Что нужно сделать
1/ Символом чего, согласно статье о трагедии творчества, является Царь-колокол?
2/ Продолжите статью о трагедии творчества, начав сразу после ее последнего предложения.

Статья
Как абсолютная сила и абсолютное бессилие обнуляются, взаимно нейтрализуя друг друга, в некой общей точке пересечения, точке кенозиса? Эта точка становится своего рода локацией Чуда, местом осуществления радикального разрыва с телеологией, указанием на безграничные и бесконечные возможности нулевого субъекта. Вспомним мысль Николая Бердяева о «трагедии творчества». Творческий человек, художник, поэт, всегда жаждет большего, чем он может воплотить в видимом мире вещей. Он жаждет религиозного преображения мира, но создаваемый им творческий продукт как раз и принадлежит этому миру. Жажда есть огонь, а творчество есть охлаждение огня. Жажда есть взлет, а творчество есть падение[2]. В акте творчества содержится обреченность замысла, связанного с появлением результата. Замысел – бесконечен и вечен, результат – конечен и смертен. Любое творение есть, по сути, добровольное поражение, аскетический подвиг согласия с будущей великой неудачей. Объективация входит в противоречие с экзистенцией, сталкивая силу (идею, самость) и бессилие (форму, Иное). Смерть и бессмертие идут рядом в культуре, взаимно дополняя друг друга: стремление к бессмертию завершается смертью, но посредством смерти достигается бессмертие. Культура, столь высоко ценимая Бердяевым в противовес миру варварства, становится преградой на пути к эманации мира божественного, блокируя не только низшие биологические порывы человека, но и его высшие трансцендентальные устремления. Культура, с ее корпоративной подражательностью и усредненностью элит, становится символом рабства, причиной трагедии творчества. Трагедия, безусловно, ведет к смерти творца, в первую очередь, метафизической. Художник «умирает» в момент перехода от грандиозного творческого акта к мизерному творческому продукту, но только в таком модусе и может существовать подлинный творец. Однако же через опыт смерти творец срывает покровы сущего и постигает подлинное бытие. Царь-колокол, по сути, является символом трагедии творчества, воплощением идеи абсолютного максимума в замысле и абсолютного минимума в результате творчества.

Исходные данные
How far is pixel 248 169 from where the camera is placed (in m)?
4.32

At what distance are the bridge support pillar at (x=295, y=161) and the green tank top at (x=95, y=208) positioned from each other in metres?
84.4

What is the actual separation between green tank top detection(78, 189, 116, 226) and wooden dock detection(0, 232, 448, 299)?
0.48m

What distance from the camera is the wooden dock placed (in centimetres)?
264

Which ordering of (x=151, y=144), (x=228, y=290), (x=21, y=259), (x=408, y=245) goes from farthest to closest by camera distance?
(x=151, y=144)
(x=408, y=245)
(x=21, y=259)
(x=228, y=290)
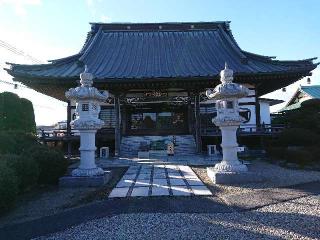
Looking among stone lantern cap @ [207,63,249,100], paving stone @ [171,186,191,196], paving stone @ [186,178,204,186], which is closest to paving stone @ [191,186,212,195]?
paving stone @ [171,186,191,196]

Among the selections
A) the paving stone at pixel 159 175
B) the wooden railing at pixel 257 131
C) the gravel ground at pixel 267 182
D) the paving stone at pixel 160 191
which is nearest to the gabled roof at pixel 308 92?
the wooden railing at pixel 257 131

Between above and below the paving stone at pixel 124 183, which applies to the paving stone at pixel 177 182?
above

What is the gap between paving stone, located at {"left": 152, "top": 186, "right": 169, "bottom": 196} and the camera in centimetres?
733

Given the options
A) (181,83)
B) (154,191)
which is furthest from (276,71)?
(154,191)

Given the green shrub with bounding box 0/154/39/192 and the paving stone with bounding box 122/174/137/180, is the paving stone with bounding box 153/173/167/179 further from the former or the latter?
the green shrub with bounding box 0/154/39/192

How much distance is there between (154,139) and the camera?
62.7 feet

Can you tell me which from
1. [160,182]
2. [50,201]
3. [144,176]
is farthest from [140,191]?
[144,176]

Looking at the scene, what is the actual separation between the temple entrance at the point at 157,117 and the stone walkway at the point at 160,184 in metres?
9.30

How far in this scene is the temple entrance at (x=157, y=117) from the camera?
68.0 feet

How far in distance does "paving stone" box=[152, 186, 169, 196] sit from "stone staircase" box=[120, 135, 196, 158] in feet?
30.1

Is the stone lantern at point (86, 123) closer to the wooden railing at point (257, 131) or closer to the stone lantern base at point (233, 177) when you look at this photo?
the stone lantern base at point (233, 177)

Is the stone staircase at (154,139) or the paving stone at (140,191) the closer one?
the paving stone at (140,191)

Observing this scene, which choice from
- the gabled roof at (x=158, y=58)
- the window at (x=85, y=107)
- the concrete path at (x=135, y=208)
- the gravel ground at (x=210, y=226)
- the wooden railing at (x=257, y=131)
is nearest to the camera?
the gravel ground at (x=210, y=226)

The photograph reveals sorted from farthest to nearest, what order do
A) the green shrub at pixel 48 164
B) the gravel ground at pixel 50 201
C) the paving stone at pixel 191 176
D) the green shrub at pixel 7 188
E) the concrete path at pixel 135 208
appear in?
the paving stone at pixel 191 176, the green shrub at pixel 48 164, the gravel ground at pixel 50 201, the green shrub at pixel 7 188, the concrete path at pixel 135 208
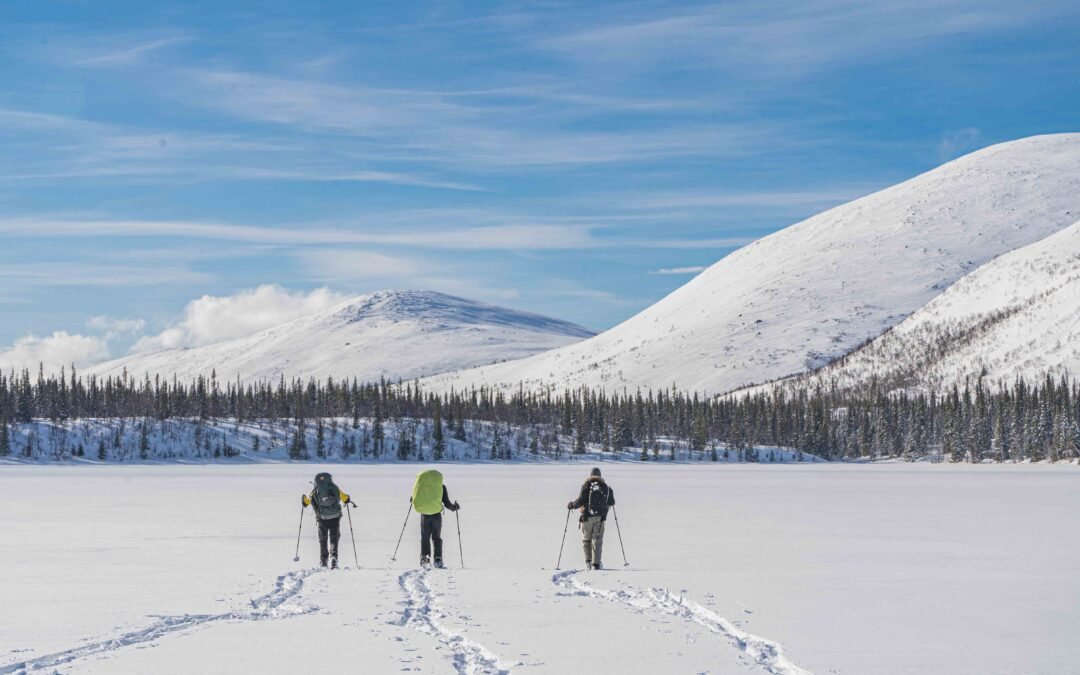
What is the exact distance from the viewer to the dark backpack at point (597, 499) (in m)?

Ответы
1/ Символом трагедии творчества: он воплощает идею абсолютного максимума в замысле и абсолютного минимума в результате творчества.

2/
Является ли смерть творца в культуре символом его духовного угасания? Конечно же, нет. Смерть происходит исключительно в онтическом опыте мира целесообразностей. Она – признак жизни земной. Но на уровне радикального разрыва с целесообразностями, смерть равна Воскресению. Онтической смерти соответствует онтологическая истина. Более того: только через смерть и достигается истина, «смертью смерть поправ». Выражаясь языком эстетическим, художник может достичь подлинных высот в творчестве, только пережив опыт символической смерти. Трагедия Антигоны состоит в том, что она постоянно переводит режим смерти в режим жизни, блокируя зияние сиянием. В искусстве этим достигается эффект Возвышенного как результат смены режимов: трагического на героический, хтонического на олимпийский, дионисийского на аполлоновский, ноктюрного на диурновый, хаотического на космический. Бытие открывается через творческое страдание, являющееся источником исцеления и созидания. Выражаясь языком психоаналитическим, Символическое открывается посредством сублимации Реального, а сублимация – продукт авторской метафоры платоновского субъекта, открытого бездне и преодолевающего её. Без Символического Реальное не может существовать, как вещь без имени: оно превращается в самодостаточное наслаждение смертью, трансгрессию, некрофилию, овеществление и отчуждение. Без Реального не может существовать Символическое: оно превращается в идеологическую догму, скучный официоз, культурное рабство, фарисейство, пустой дискурс. Театр происходит в жесте перехода с просцениума на подмостки. В единстве травмы и триумфа вещь и её имя составляют чудо. Точно так же и смех как симптом абсурда не может существовать без внутреннего трагизма, заложенного в базовой травме его носителя, – радикального субъекта как Трикстера, творца двойного кода романтического и циничного, трагического и комического начал.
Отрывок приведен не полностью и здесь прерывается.